What comes between GPT-5 and GPT-6? According to leaked information posted by developers tracking OpenAI's API infrastructure, the answer may be a model internally codenamed "Spud."
The leaked details describe GPT-5.5 as an omnimodal model - meaning it handles text, images, audio, and video as both input and output within a single unified system, not as separate specialized modes bolted together. Current GPT-4o handles multiple input types but doesn't generate video natively and doesn't produce audio with the same consistency as its text output. The leak suggests GPT-5.5 would close those gaps. Beyond modality expansion, the leak points to improved reasoning performance and reduced response latency compared to GPT-5. No pricing or release timeline was included.

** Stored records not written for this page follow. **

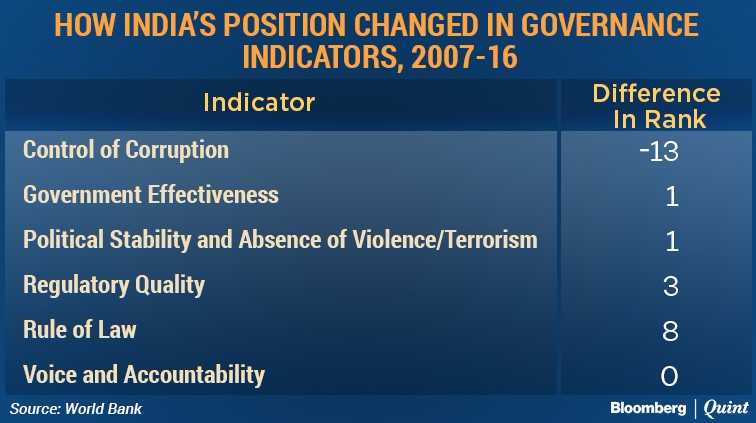 HOW INDIA'S POSITION CHANGED IN GOVERNANCE INDICATORS, 2007-16

| Indicator | Difference In Rank |
|---|---|
| Control of Corruption | -13 |
| Government Effectiveness | 1 |
| Political Stability and Absence of Violence/Terrorism | 1 |
| Regulatory Quality | 3 |
| Rule of Law | 8 |
| Voice and Accountability | 0 |

Source: World Bank

Bloomberg | Quint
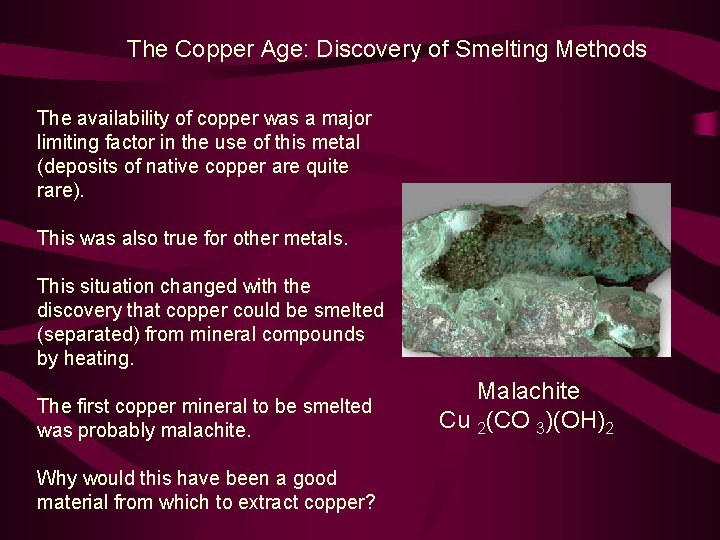 The Copper Age: Discovery of Smelting Methods

The availability of copper was a major limiting factor in the use of this metal (deposits of native copper are quite rare).

This was also true for other metals.

This situation changed with the discovery that copper could be smelted (separated) from mineral compounds by heating.

The first copper mineral to be smelted was probably malachite.

Why would this have been a good material from which to extract copper?

Malachite
$Cu_2(CO_3)(OH)_2$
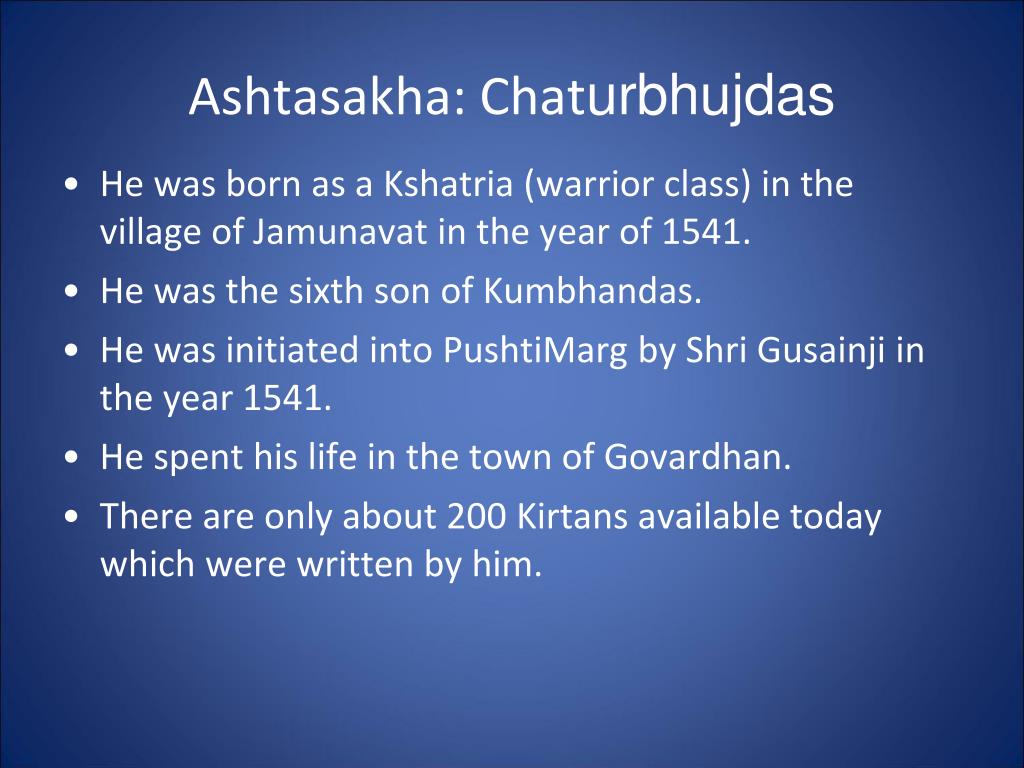 Ashtasakha: Chaturbhujdas

• He was born as a Kshatria (warrior class) in the village of Jamunavat in the year of 1541.
• He was the sixth son of Kumbhandas.
• He was initiated into PushtiMarg by Shri Gusainji in the year 1541.
• He spent his life in the town of Govardhan.
• There are only about 200 Kirtans available today which were written by him.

What Unverified Leaks Are Worth
OpenAI has not confirmed GPT-5.5's existence, and "Spud" has not appeared in any official communication. Infrastructure artifacts - API endpoint patterns, internal identifiers found in network traffic - don't map cleanly to shipped products, and OpenAI has adjusted its internal model roadmap significantly in the past.
That said, the general direction described in the leak aligns with where every major AI lab is heading. Google's Gemini 2.0 Flash natively generates images and audio. Meta's roadmap includes unified generation across modalities. A more unified multimodal output model from OpenAI isn't a stretch - it's the obvious next step.
For API developers and ChatGPT users, there's nothing actionable here. If and when GPT-5.5 ships, the relevant factors will be pricing, context window size (how much text and media you can feed in at once), and measurable performance differences - not the leaked codename.